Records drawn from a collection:
▼▼▼

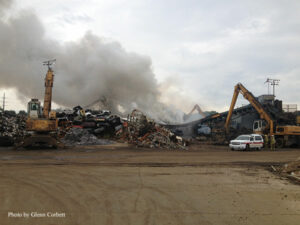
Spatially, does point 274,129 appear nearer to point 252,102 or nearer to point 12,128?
point 252,102

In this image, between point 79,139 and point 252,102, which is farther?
point 252,102

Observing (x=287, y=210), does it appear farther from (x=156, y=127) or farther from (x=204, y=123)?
(x=204, y=123)

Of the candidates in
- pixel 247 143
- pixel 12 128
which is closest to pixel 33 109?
pixel 12 128

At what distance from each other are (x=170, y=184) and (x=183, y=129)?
3281cm

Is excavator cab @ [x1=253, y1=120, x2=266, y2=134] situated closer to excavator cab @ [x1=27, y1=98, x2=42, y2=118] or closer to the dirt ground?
the dirt ground

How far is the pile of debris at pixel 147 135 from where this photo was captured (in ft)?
79.6

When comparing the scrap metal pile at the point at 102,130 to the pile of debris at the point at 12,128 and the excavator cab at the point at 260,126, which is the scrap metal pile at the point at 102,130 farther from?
the excavator cab at the point at 260,126

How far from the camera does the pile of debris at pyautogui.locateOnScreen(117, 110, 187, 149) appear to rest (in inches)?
955

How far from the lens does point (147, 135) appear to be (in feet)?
82.3

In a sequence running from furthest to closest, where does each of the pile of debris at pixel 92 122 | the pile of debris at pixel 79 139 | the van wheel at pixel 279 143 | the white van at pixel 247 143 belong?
the pile of debris at pixel 92 122 < the van wheel at pixel 279 143 < the pile of debris at pixel 79 139 < the white van at pixel 247 143

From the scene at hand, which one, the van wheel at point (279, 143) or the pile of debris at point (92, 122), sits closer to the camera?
the van wheel at point (279, 143)
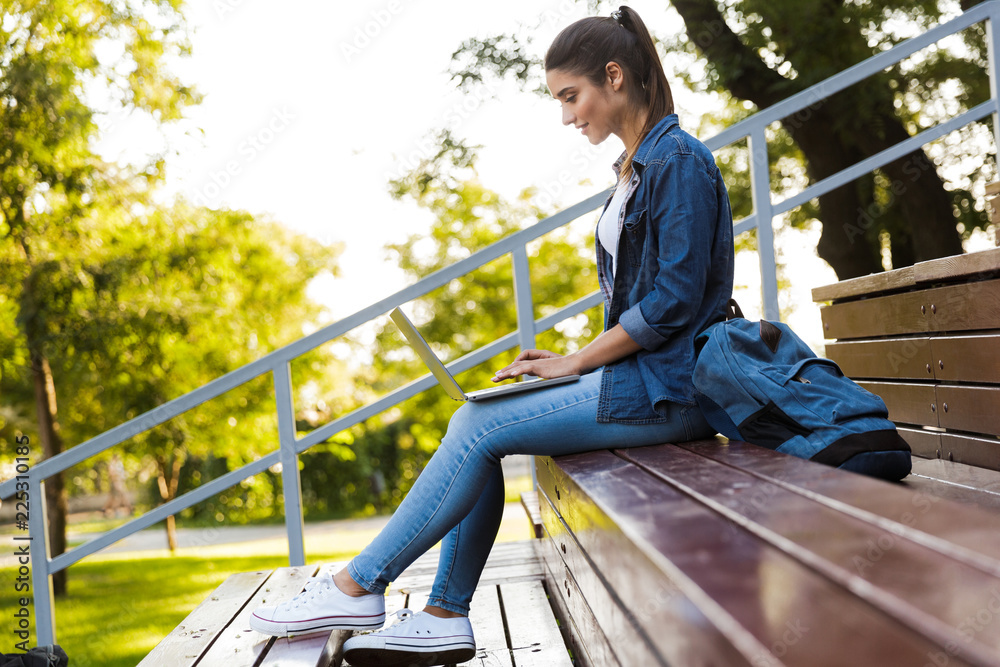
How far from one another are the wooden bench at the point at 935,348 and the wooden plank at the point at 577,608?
34.6 inches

▲▲▲

Copy every line of the material above word for word, omitting the pictures.

Spatially, does point 274,129 appear nearer to point 252,102 or nearer to point 12,128?
point 252,102

In this image, between point 79,139 and point 252,102, which is farther?
point 252,102

Observing (x=287, y=210), does it appear farther from (x=156, y=127) or farther from (x=204, y=123)?
(x=204, y=123)

Of the candidates in
- pixel 247 143
- pixel 12 128
which is closest to pixel 33 109?
pixel 12 128

At what distance from each other are (x=170, y=184) and (x=183, y=129)?
3281cm

Is excavator cab @ [x1=253, y1=120, x2=266, y2=134] situated closer to excavator cab @ [x1=27, y1=98, x2=42, y2=118] or closer to the dirt ground?
the dirt ground

How far is the pile of debris at pixel 147 135 from where this photo was captured (in ft)?
79.6

When comparing the scrap metal pile at the point at 102,130 to the pile of debris at the point at 12,128 and the excavator cab at the point at 260,126, which is the scrap metal pile at the point at 102,130 farther from?
the excavator cab at the point at 260,126

How far from the camera does the pile of debris at pyautogui.locateOnScreen(117, 110, 187, 149) appear to rest (in inches)?
955

How far from the lens does point (147, 135) appear to be (in feet)?
82.3

In a sequence running from furthest to closest, where does each of the pile of debris at pixel 92 122 | the pile of debris at pixel 79 139 | the van wheel at pixel 279 143 | the white van at pixel 247 143 belong?
the pile of debris at pixel 92 122 < the van wheel at pixel 279 143 < the pile of debris at pixel 79 139 < the white van at pixel 247 143

From the scene at hand, which one, the van wheel at point (279, 143) or the pile of debris at point (92, 122), sits closer to the camera?
the van wheel at point (279, 143)
How far from one another are the wooden bench at the point at 935,348 and the wooden plank at the point at 577,608?
34.6 inches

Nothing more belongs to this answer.